Budj Bim heritage areas
Budj Bim heritage areas includes several protected areas in Victoria, Australia, the largest two being Budj Bim National Heritage Landscape and the Budj Bim Cultural Landscape. Within the latter, there are three Indigenous Protected Areas: the Tyrendarra Indigenous Protected Area, Kurtonitj Indigenous Protected Area, and the Lake Condah Indigenous Protected Area.
All of the protected areas are related to the volcanic landscape created by the eruption of Budj Bim more than 30,000 years ago, and the dormant volcano is included in the National Heritage and World Heritage sites. The various areas are of great historic and cultural significance to various clans of the Gunditjmara, the local Aboriginal people: Budj Bim features in their mythology as a creator-being, and the Gunditjmara people developed an extensive system of aquaculture on the land created by the lava flows up to 8,000 years ago. Tae Rak forms part of the wetlands, and its English name is remembered for the Lake Condah Mission which was established a few kilometres away in 1867.

▶ _Stored rows_
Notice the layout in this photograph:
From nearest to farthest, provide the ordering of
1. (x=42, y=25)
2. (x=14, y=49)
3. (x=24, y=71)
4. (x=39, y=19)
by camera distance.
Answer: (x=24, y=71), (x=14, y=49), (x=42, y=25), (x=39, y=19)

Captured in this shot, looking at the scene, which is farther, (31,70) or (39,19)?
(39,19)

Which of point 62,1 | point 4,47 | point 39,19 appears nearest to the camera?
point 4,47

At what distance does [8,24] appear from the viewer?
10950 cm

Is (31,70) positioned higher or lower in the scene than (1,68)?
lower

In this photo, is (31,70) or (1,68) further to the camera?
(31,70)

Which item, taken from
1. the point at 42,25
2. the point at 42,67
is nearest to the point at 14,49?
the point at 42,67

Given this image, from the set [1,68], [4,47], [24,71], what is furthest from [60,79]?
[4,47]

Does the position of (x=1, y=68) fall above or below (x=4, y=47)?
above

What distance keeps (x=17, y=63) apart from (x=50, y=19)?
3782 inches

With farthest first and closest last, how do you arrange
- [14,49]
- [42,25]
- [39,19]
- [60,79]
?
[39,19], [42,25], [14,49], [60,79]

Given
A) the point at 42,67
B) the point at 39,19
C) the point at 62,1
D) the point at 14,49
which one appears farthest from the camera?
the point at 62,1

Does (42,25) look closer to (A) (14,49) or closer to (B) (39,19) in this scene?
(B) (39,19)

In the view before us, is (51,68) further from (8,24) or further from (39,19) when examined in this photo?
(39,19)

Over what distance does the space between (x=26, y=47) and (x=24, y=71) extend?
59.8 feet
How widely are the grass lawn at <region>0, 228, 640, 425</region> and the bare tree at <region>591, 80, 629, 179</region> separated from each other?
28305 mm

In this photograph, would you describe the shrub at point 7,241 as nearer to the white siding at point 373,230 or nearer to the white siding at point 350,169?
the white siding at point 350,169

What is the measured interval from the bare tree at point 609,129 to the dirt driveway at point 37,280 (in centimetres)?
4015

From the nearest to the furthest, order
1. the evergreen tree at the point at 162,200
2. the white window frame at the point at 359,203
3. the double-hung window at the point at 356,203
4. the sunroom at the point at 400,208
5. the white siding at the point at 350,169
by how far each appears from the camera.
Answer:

▶ _Prompt A_
Transcribe the Budj Bim heritage areas text above from "All of the protected" up to and including "away in 1867.".
▶ _Prompt B_
In the Budj Bim heritage areas text, how long ago did Budj Bim erupt?

▶ _Task answer A_
All of the protected areas are related to the volcanic landscape created by the eruption of Budj Bim more than 30,000 years ago, and the dormant volcano is included in the National Heritage and World Heritage sites. The various areas are of great historic and cultural significance to various clans of the Gunditjmara, the local Aboriginal people: Budj Bim features in their mythology as a creator-being, and the Gunditjmara people developed an extensive system of aquaculture on the land created by the lava flows up to 8,000 years ago. Tae Rak forms part of the wetlands, and its English name is remembered for the Lake Condah Mission which was established a few kilometres away in 1867.

▶ _Task answer B_
More than 30,000 years ago.